Task goal →
Please transcribe the records precisely; pictures stay out of your copy.

Data records →

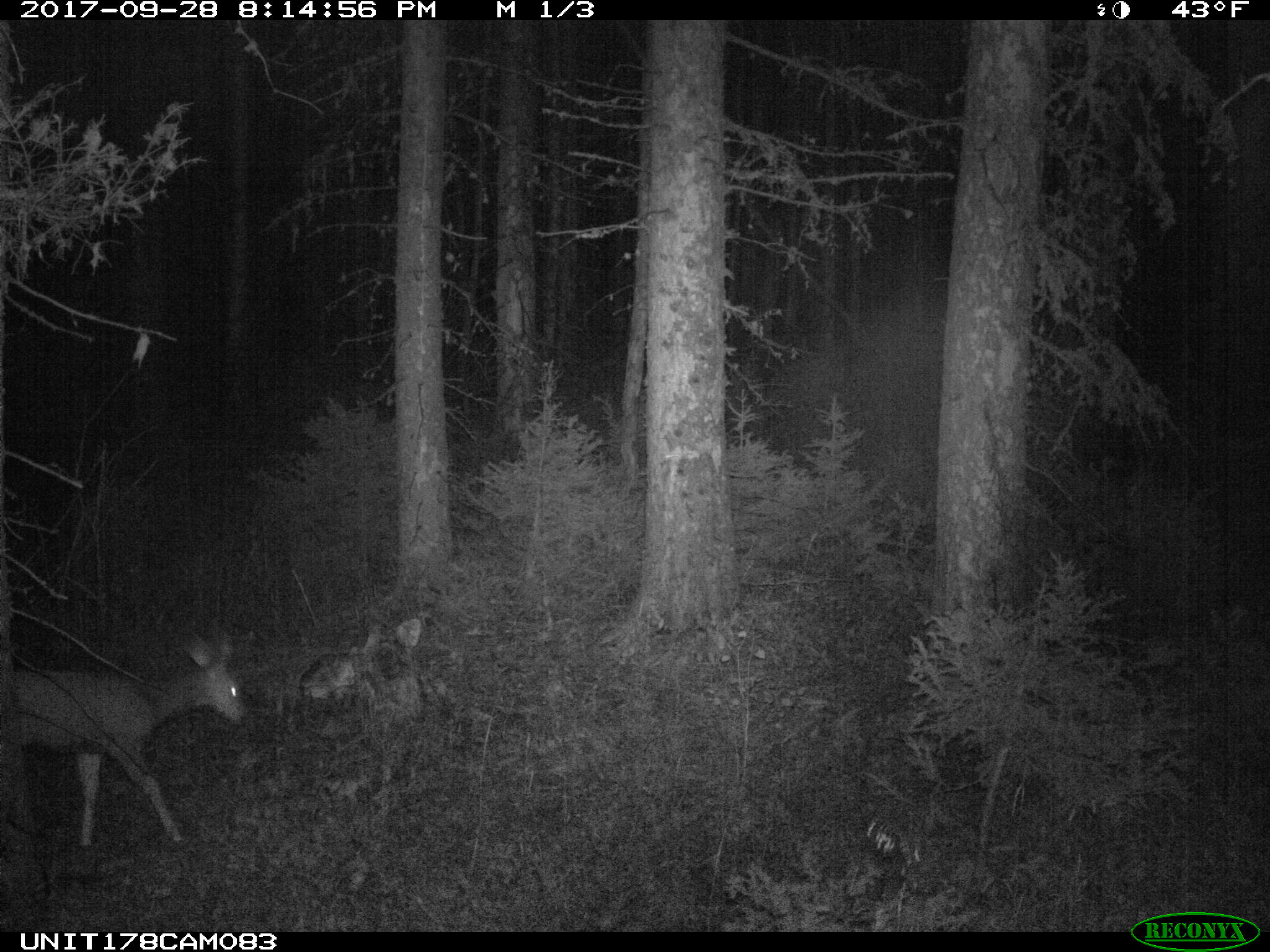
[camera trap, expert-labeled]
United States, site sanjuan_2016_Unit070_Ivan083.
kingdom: Animalia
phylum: Chordata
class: Mammalia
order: Artiodactyla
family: Cervidae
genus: Odocoileus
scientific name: Odocoileus hemionus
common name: mule deer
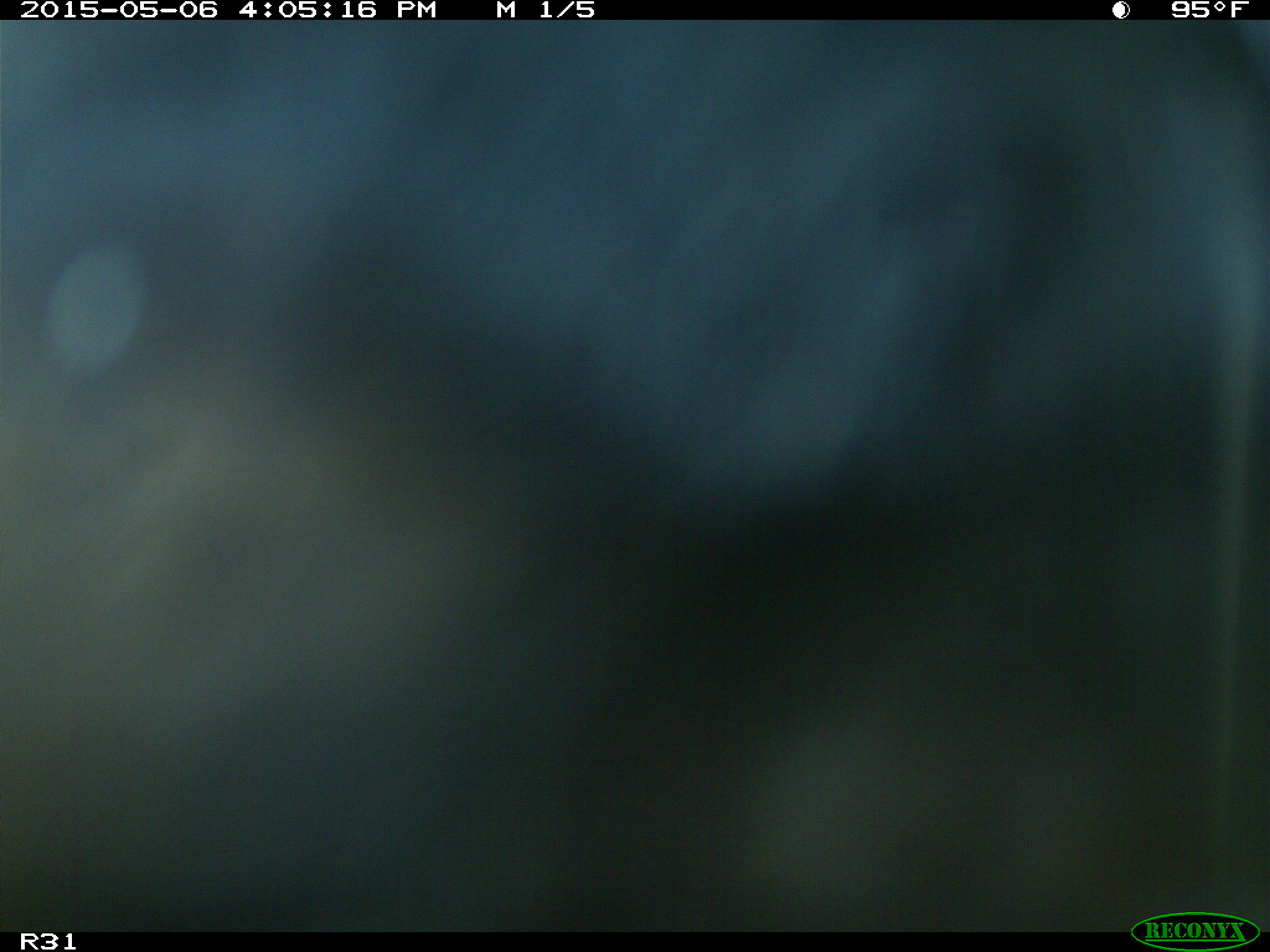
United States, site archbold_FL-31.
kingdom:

Reply →
[camera trap, expert-labeled]
United States, site sanjuan_2016_Unit070_Ivan083.
kingdom: Animalia
phylum: Chordata
class: Mammalia
order: Artiodactyla
family: Cervidae
genus: Odocoileus
scientific name: Odocoileus hemionus
common name: mule deer
United States, site archbold_FL-31.
kingdom:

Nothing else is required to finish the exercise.